There was a time when American leaders hoped that China would become a "responsible actor" in the international order. But President Xi Jinping has led his country down a more confrontational path. A generation ago, the United States supported China's accession to the World Trade Organization (WHO), without much reciprocity. For its part, China has unbalanced the rules of the trade game to its advantage.
 
In the United States, critical voices often accuse Presidents Bill Clinton and George W. Bush of naivety, because they believed that a policy of an outstretched hand would satisfy China. This is the bet that Clinton made, while reaffirming the US security link with Japan as a key element in managing the geopolitical rise of the Middle Kingdom. There were three great powers in East Asia, and Clinton believed that if the US remained aligned with Japan (the world's third-largest economy), the two countries could shape the environment in which China's power would thrive. .
 
In addition, if China was trying to push the US back into the Pacific as part of a military strategy to expel them from the region, Japan wanted to make the best possible contribution to the stay of some 50,000 US troops based there. Today, the principal coordinator of US policy for the Indo-Pacific region within Biden's National Security Council is Kurt Campbell - the diplomat who ably implemented Clinton's policies in this region.
 
The alliance with Japan enjoys strong support in the USA. Since 2000, former Assistant Secretary of State Richard Armitage and I have published a series of bipartisan reports on this strategic relationship.
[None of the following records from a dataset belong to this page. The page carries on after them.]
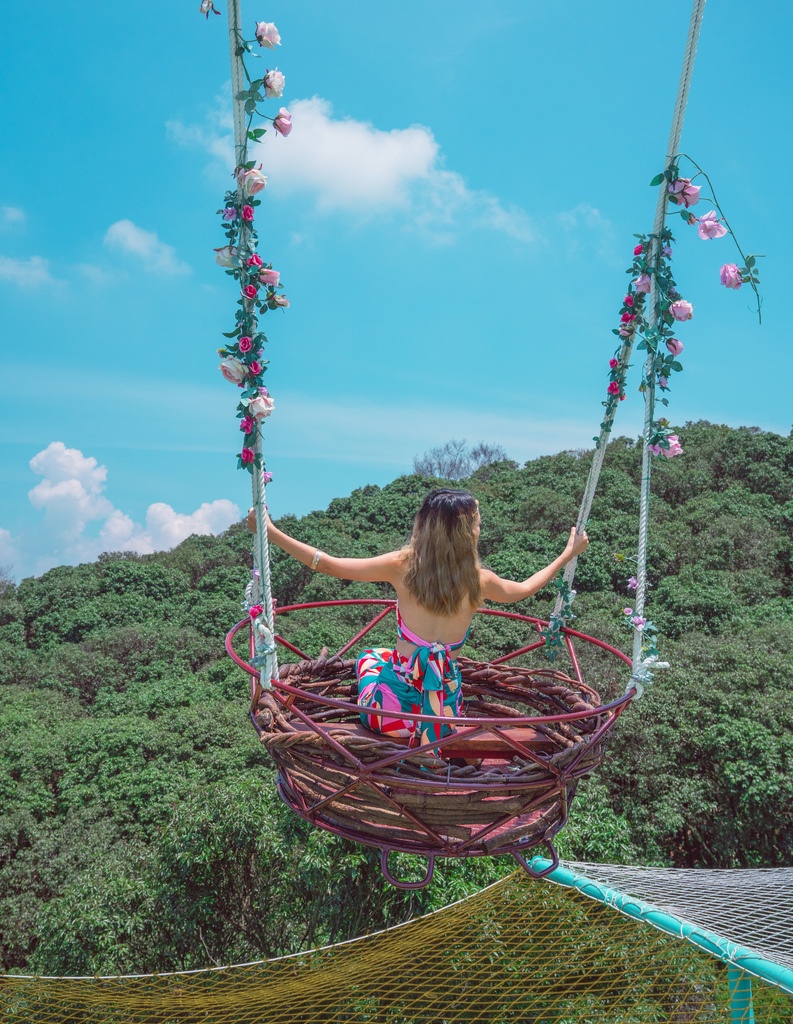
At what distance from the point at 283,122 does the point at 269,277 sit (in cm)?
33

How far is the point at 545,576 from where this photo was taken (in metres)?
2.39

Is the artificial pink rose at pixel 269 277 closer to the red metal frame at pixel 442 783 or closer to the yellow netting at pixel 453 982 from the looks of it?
the red metal frame at pixel 442 783

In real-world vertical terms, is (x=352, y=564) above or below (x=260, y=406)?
below

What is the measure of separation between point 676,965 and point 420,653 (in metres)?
2.29

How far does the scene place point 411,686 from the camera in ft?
6.72

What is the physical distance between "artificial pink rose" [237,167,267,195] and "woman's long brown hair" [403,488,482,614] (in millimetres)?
921

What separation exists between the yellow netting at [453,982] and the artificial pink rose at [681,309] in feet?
7.77

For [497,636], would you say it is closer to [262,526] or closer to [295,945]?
[295,945]

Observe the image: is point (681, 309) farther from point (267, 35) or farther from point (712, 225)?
point (267, 35)

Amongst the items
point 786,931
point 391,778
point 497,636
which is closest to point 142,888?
point 786,931

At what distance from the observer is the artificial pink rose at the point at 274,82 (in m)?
1.56

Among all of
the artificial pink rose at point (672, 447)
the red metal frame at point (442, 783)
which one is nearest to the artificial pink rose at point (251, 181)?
the red metal frame at point (442, 783)

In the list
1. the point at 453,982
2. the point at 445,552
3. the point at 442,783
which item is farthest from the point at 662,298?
the point at 453,982

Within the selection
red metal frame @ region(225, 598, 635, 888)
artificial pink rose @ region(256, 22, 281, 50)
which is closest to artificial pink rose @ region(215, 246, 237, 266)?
artificial pink rose @ region(256, 22, 281, 50)
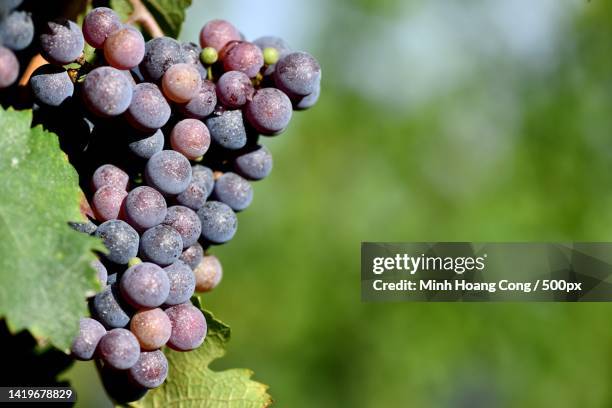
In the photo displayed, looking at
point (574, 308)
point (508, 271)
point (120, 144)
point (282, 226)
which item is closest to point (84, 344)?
point (120, 144)

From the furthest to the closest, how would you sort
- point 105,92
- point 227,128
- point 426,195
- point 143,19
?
point 426,195
point 143,19
point 227,128
point 105,92

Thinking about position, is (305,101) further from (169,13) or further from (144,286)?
(144,286)

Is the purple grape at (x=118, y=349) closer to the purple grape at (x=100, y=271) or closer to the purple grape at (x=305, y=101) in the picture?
the purple grape at (x=100, y=271)

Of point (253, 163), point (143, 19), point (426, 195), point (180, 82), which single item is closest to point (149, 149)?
point (180, 82)

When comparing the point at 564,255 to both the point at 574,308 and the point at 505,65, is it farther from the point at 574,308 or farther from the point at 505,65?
the point at 505,65

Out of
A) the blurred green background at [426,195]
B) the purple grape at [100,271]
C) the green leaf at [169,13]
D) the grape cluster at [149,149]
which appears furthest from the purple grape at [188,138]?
the blurred green background at [426,195]

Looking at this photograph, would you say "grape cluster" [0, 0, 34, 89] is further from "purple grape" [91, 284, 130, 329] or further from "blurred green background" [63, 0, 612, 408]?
"blurred green background" [63, 0, 612, 408]

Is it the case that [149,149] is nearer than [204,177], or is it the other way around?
[149,149]
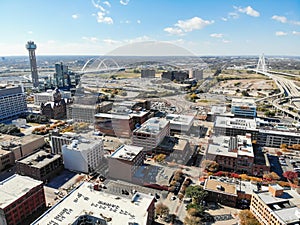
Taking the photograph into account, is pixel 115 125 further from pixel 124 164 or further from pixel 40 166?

In our fifth report released on December 7, 2020 by the Center for Strategic and International Studies, a non-partisan body, we say that like many other Asian countries, Japan does not want to be dominated by China. It now plays a leading role within the alliance: it sets the regional agenda, champions free trade agreements and multilateral cooperation, and implements new strategies to shape a regional order.
 
Wanting to strengthen his country's defense capabilities within the framework of the United Nations Charter, former Prime Minister Shinzo Abe reinterpreted Article 9 of the post-war Japanese Constitution. After the US withdrawal from the Trans-Pacific Partnership decided by Trump, Abe replaced it with a comprehensive and progressive Trans-Pacific Partnership. He also conducted quadrilateral consultations with India and Australia on the stability of the Indo-Pacific region.
 
Fortunately, the Japanese regional leadership is expected to continue under the leadership of Prime Minister Yoshihide Suga, the former secretary general of Abe's cabinet who is likely to pursue the same policy. Common interests and shared democratic values ​​continue to form the bedrock of the Japanese-American alliance, and opinion polls show that Japanese confidence in the United States has never been greater. It's no surprise that after his inauguration, one of Biden's first phone calls to foreign leaders was to Suga. The American president wanted to assure him of the continued commitment of the United States in favor of their strategic partnership.
 
The US and Japan need each other more than ever and their alliance remains popular in both countries. Together, they can balance the power of China and cooperate with it in areas such as climate change, biodiversity and pandemics, as well as to rebuild the rules of the international economic order. For all of these reasons, as Biden develops his strategy in the face of China's continued rise to power, the alliance with Japan will remain a top priority.